Sources théoriques de la décroissance

À rebours de la thèse dominante, les « objecteurs de croissance », qui goûtent peu d'être qualifiés de « décroissants », s'accordent sur le fait que la crise écologique et sociale actuelle ne peut pas trouver sa solution dans un surcroît de croissance économique. À partir de là, on peut repérer cinq grandes sources idéologiques à l'origine de ce diagnostic.

La première est la source écologiste.
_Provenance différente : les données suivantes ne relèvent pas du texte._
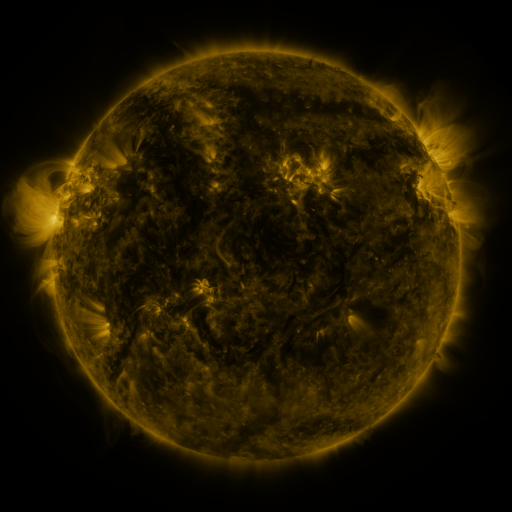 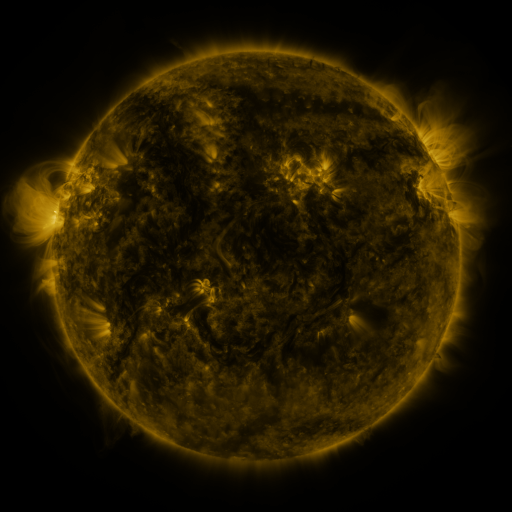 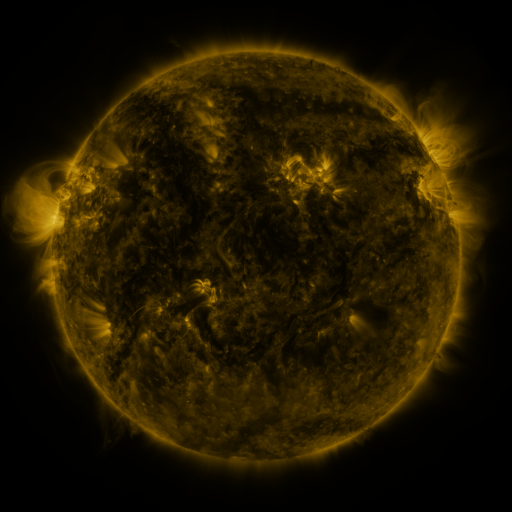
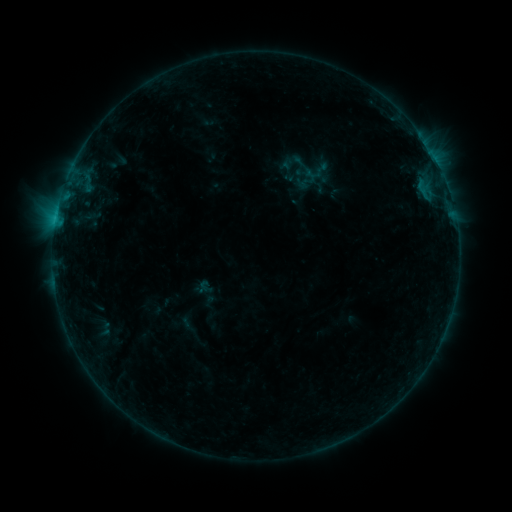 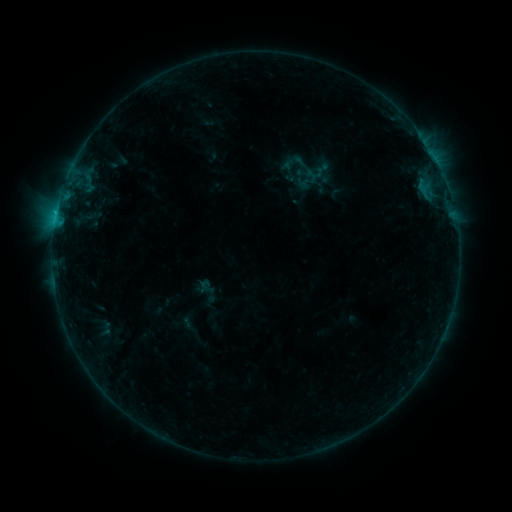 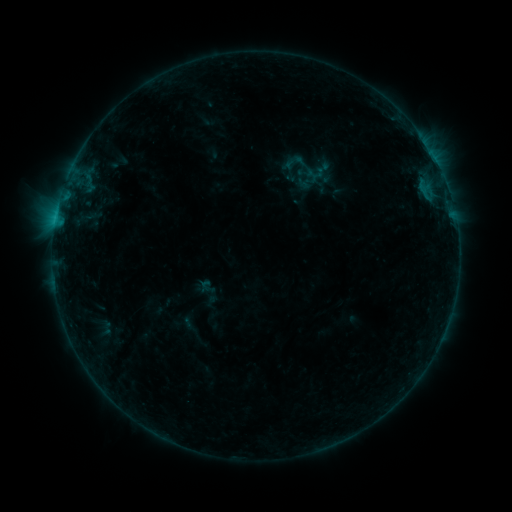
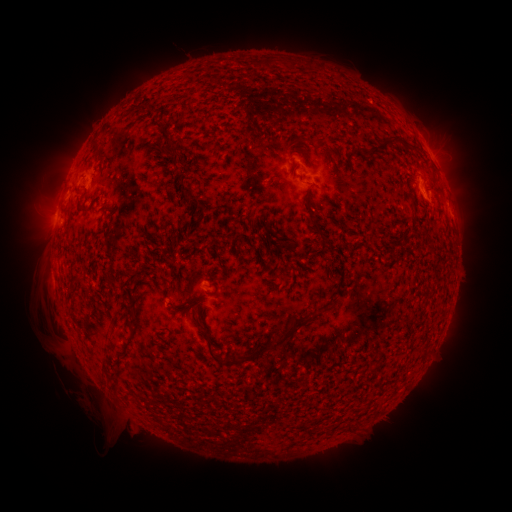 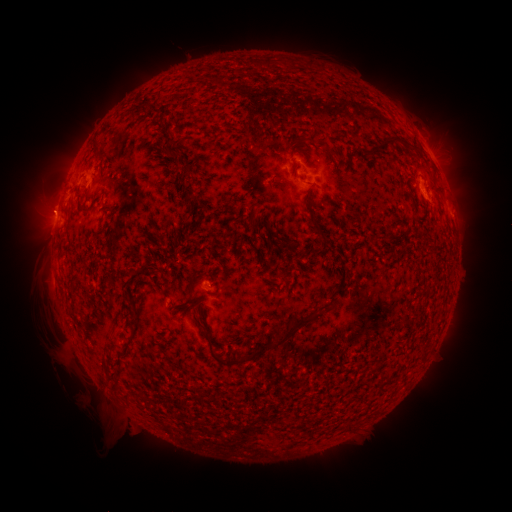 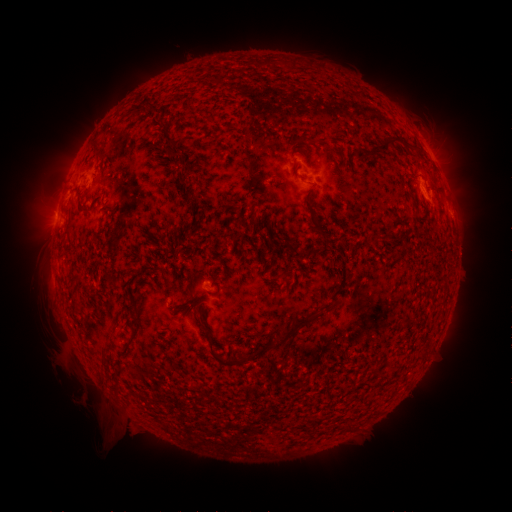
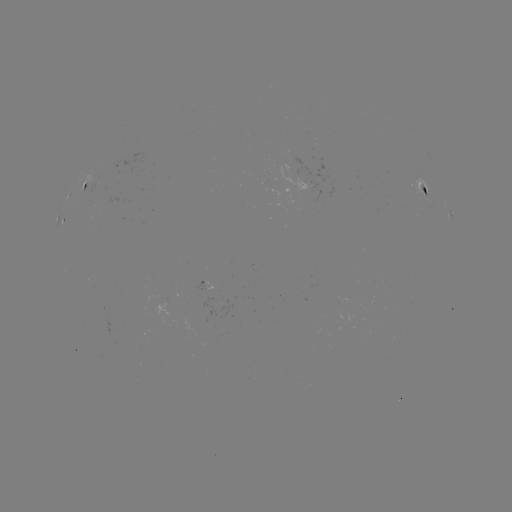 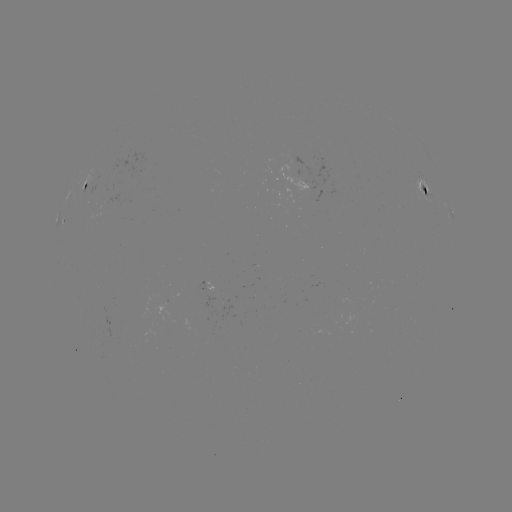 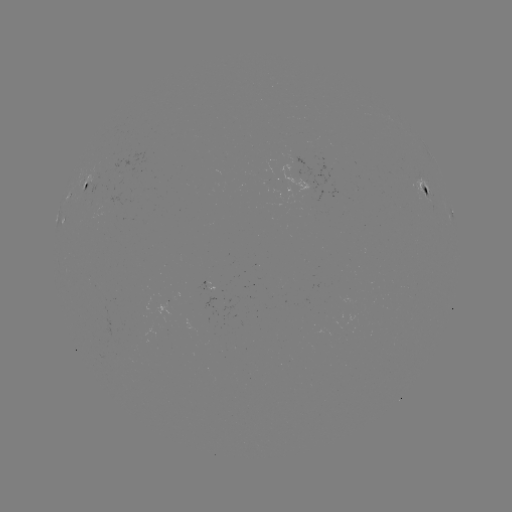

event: flare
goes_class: B4.2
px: (56, 216)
Les réseaux écologistes militants sont d'abord constitués d'associations dont le souci premier est la défense des écosystèmes, des espèces sauvages et domestiques dans leur diversité, qui se manifeste sous la forme d’une forme d’un attachement au « vivant ». Ils constatent que la croissance est l'argument qui est le plus fréquemment opposé à leurs revendications. Ils critiquent l'ignorance des économistes, qui ne connaissent pas ce dont ils justifient la destruction. La pensée écologiste se construit contre la standardisation du vivant et le remplacement de celui-ci par des milieux artificiels et des robots. Certaines versions égalitaristes de l'écologisme proposent de limiter l'espace écologique humain sur la base de la population mondiale et des capacités de charge des écosystèmes, ce qui aboutirait à des réductions de l'ordre de 70 à 80 % des consommations matérielles des zones les plus riches – une baisse incompatible avec la croissance économique. Les écologistes ne se prononcent pas tous pour autant pour la décroissance. Les raisons sont diverses : désintérêt pour les théories économiques au profit des luttes de terrain ; souci de ne pas prendre l'électorat à rebrousse-poil ou foi dans une « croissance verte »…
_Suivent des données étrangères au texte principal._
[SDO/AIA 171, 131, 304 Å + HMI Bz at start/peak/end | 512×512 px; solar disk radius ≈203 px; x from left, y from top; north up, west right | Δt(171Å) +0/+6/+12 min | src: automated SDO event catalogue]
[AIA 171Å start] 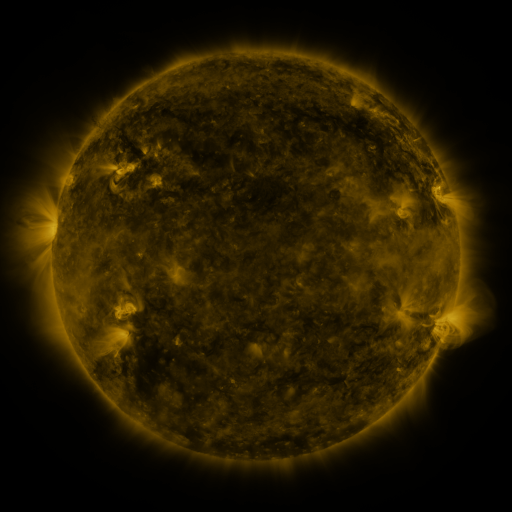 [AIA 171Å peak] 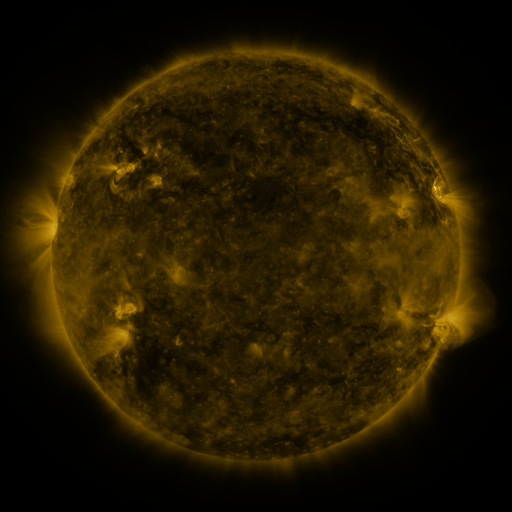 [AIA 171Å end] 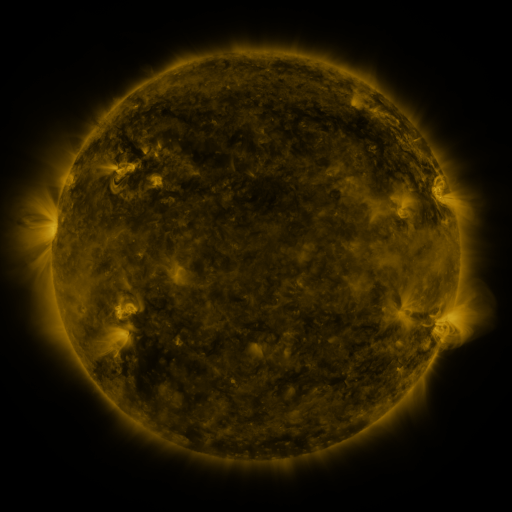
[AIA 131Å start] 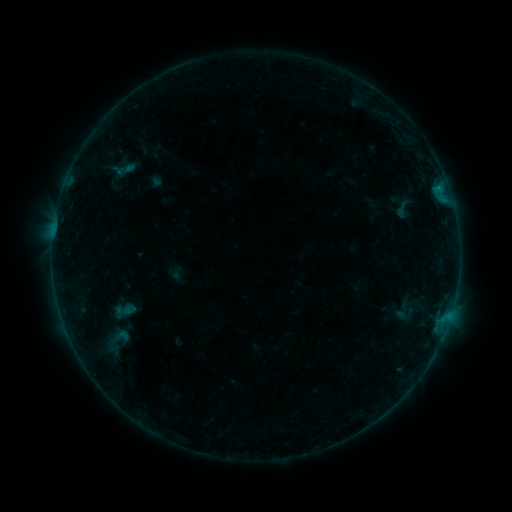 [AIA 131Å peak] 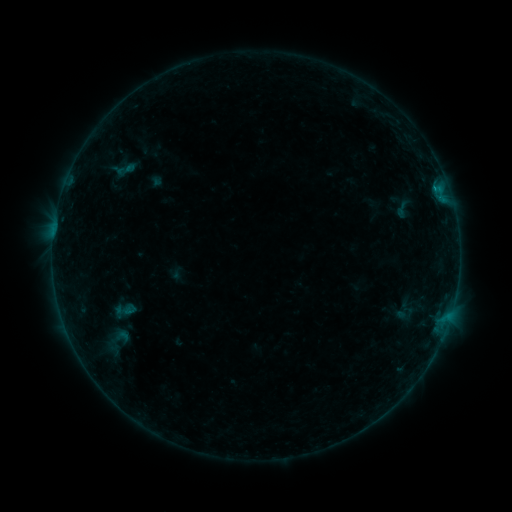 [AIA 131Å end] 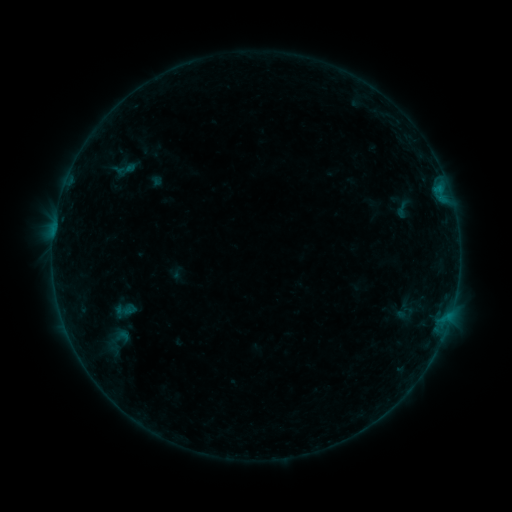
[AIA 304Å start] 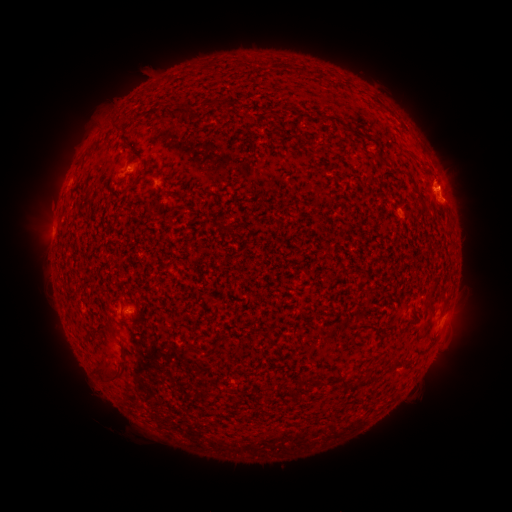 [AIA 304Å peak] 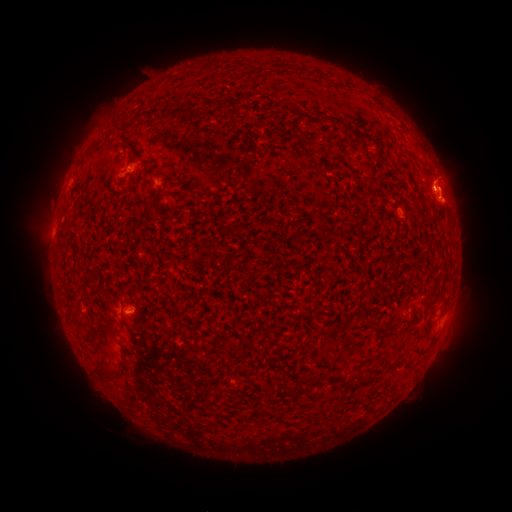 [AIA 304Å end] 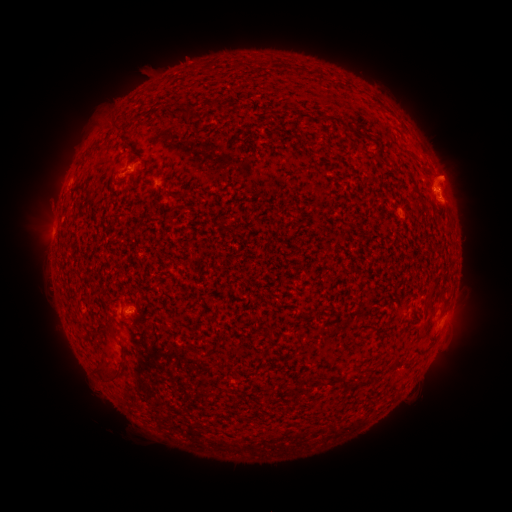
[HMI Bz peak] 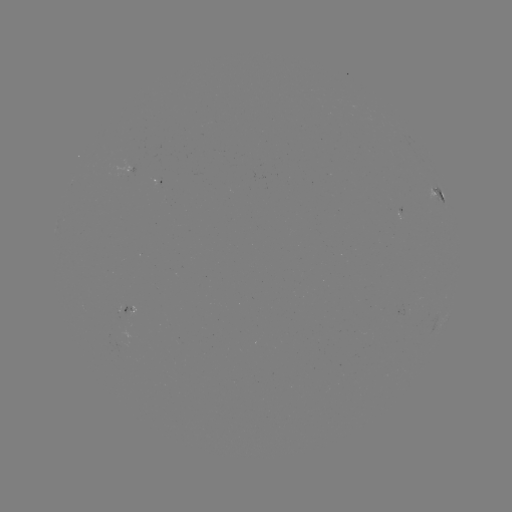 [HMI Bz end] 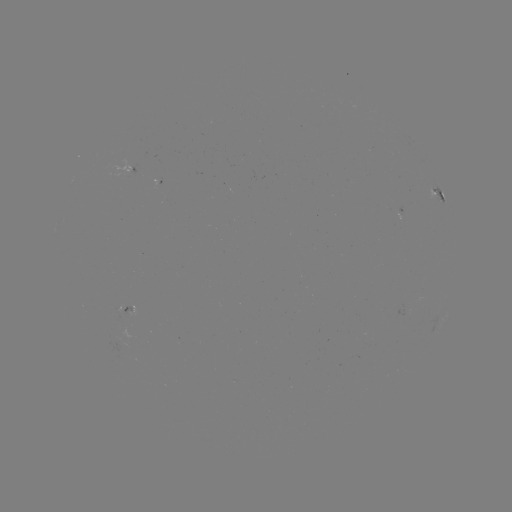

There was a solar eruption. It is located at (449, 170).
Décharge à New Delhi - crédits : Manpreet Romana/ AFP

Décharge à New Delhi

La seconde source est « bioéconomique », elle s'inscrit notamment à la suite des travaux du mathématicien Nicholas Georgescu-Roegen. À l'inverse de Solow et de Nordhaus, il estime que les solutions techniques sont limitées, car le processus économique est soumis à la loi de l'entropie : les sources de « haute entropie », de matière et d'énergie organisées, tendent à décroître, sans se reconstituer. La Terre reçoit certes de l'énergie du Soleil mais en quantité limitée. La perspective, à terme, est donc celle d'une décroissance. La date fait bien sûr l'objet de nombreux débats, du fait des alternatives possibles, qui ne sont pas sans conséquences sociales et environnementales – solaire, nucléaire, etc. Mais elle n'excède pas la fin du xxie siècle. On est loin des « millions d'années » avancés par William Nordhaus et ses collègues dans les années 1970. Pour Georgescu-Roegen, l'idéal d'une économie en état stable (steady state economics), développé naguère par l'économiste Herman Daly, était « un mirage à la mode », dans les années 1970. Daly lui-même s'est récemment dit soucieux de penser la décroissance, la taille des économies développées ayant atteint selon lui un point qui interdit de penser qu'une décroissance est encore évitable. Depuis lors, la discussion sur les limites à la croissance est serrée. Les énergies renouvelables pourront-elles remplacer les fossiles ? Dans quelle proportion ? À quel coût ? Et les métaux ?

La troisième source est démocratique. L'auteur clé ici est Ivan Illich. Pour cet auteur le problème ne réside pas tant dans la « marchandisation du monde » et la consommation croissante que dans l'inversion des institutions : créées pour nous servir, elles nous transforment en leurs serviteurs. La croissance est la croissance de leur pouvoir, au détriment du nôtre : elles sont devenues « contre-productives ». La voiture, loin de nous faire gagner du temps, nous oblige à travailler plus pour la payer et à attendre dans les embouteillages. Le système éducatif, auquel nous contribuons[...]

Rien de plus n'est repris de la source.